76.5% of GTA small businesses have no website: a 2026 study of 38,590 businesses

By JacobJune 26, 20265 min read

Most small businesses in the Greater Toronto Area still do not have a website. Not an outdated one, not a thin one. None at all.

In June 2026 we pulled every named small business listed on OpenStreetMap across nine GTA cities (Brampton, Burlington, Hamilton, Markham, Mississauga, Oakville, Oshawa, Toronto, and Vaughan). That came to 38,590 businesses: restaurants, salons, dental offices, auto shops, law firms, retailers, and more. Of those, 29,507 had no website on record. That is 76.5%, or about three in four.

The number is high enough to be worth sitting with. In one of the most connected, competitive markets in the country, the typical small business is invisible to anyone who looks for it online.

Key takeaways

  • 76.5% of 38,590 GTA small businesses across 9 cities have no website on record.
  • Vaughan is the weakest market (84.2% with no site); Oakville the strongest (68.1%).
  • Walk-in retail lags most (convenience stores 95.5%); professional services lead (law offices 63.6%, dental 67.9%).
  • 4,113 businesses list a phone number but no website, reachable by phone yet invisible in search.

The city gap

The no-website rate is not even across the region. It ranges from 68% in Oakville to 84% in Vaughan, a sixteen-point spread between neighbouring municipalities.

The pattern is not simply "big city good, suburb bad." Toronto, with more than 21,000 businesses, sits in the middle of the pack at 76.6%. The strongest web presence shows up in Oakville and Mississauga, while the bedroom-community suburbs of York Region (Vaughan and Markham) and Durham (Oshawa) lag furthest behind. Owners in those markets are competing for the same customers with one hand tied behind their back.

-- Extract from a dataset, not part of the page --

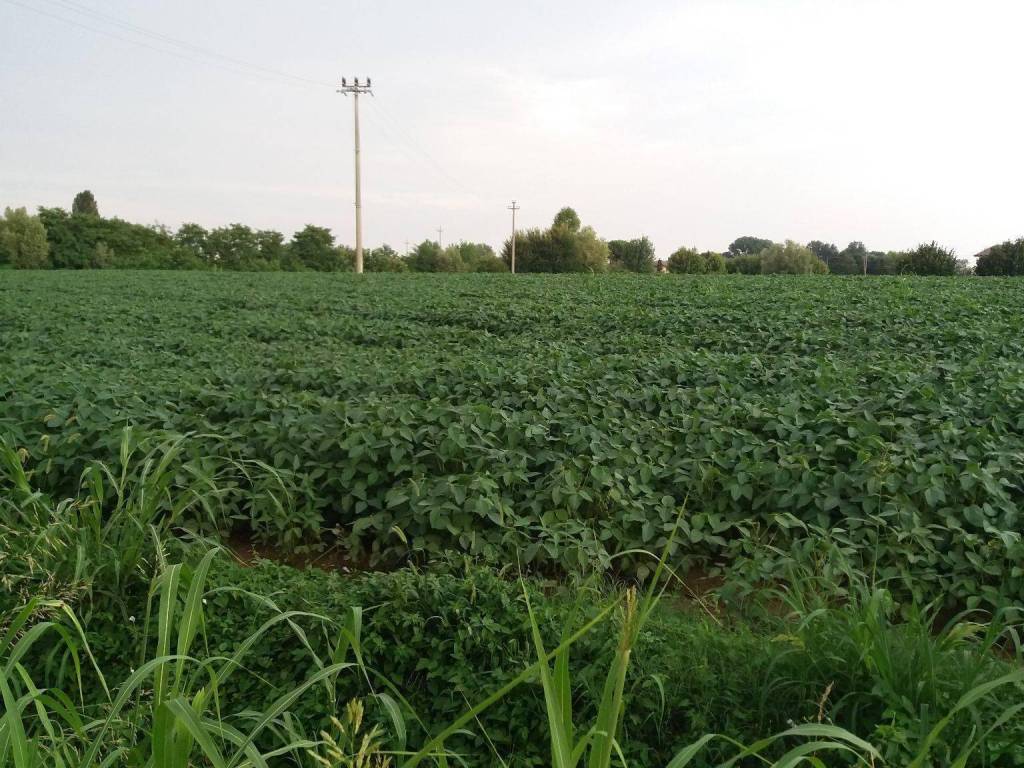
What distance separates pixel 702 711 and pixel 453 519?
5.49 feet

CityBusinesses% with no website
Vaughan2,41384.2%
Oshawa97283.3%
Markham1,51882.0%
Brampton2,10278.9%
Burlington1,15476.7%
Toronto21,15776.6%
Hamilton2,85275.1%
Mississauga5,11771.3%
Oakville1,30568.1%

The industry gap

The bigger story is which kinds of businesses skip a website. The rate runs from 64% for law offices all the way to 96% for convenience stores.

There is a clear logic to the ranking. The businesses least likely to have a website are the ones that historically ran on walk-in traffic and word of mouth: convenience stores, dry cleaners, mobile phone shops. The businesses most likely to have one sell considered purchases or professional services, where a customer researches before they commit: law offices, dental practices, car dealerships.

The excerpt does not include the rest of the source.